しかしここまでお金にルーズだとは、思わなかった。
彼女は、ブランドものを買い漁るとか、海外旅行に行くとか、外食ばかりするとか、そういうわかりやすい浪費はしない。地味に、しかし着実にお金を使う。
まず、本が好きだ。
それにCD。
モノとして手元におくのが楽しいという。
次に、調味料や食材。
少しグレードの高いものを、いくつもの種類買う。
最後に、猫。うちには猫が5匹いる。
この猫ちゃんたちが食べるペットフード(業界では“カリカリ”というらしい)が、結構良いお値段なのだ。

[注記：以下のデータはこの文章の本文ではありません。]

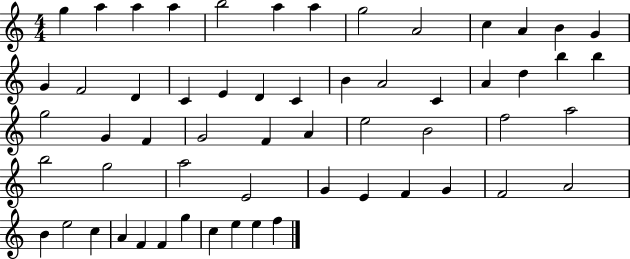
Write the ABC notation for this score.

しかも、マグロ入りとか、わかりやすい高価さでなく、猫の健康を考えてつくられた獣医推奨品らしい。
「体にいいから」と言われれば、反論しづらいのだ。
僕といえば、カメラが趣味で、しかも今や懐かしのフィルムカメラに夢中なのだ。
カメラ本体もバカにならないお値段だが、フィルムの現像もそれなりの出費だ。
「少しは節約しろよ」
すると、冒頭のセリフがおうむ返しに帰ってくる。
しかし、そろそろお互い考えなおしたほうがいい。
先ずは、フィルムカメラから、現像代がかからないデジタルカメラにかえようかと思案 中である。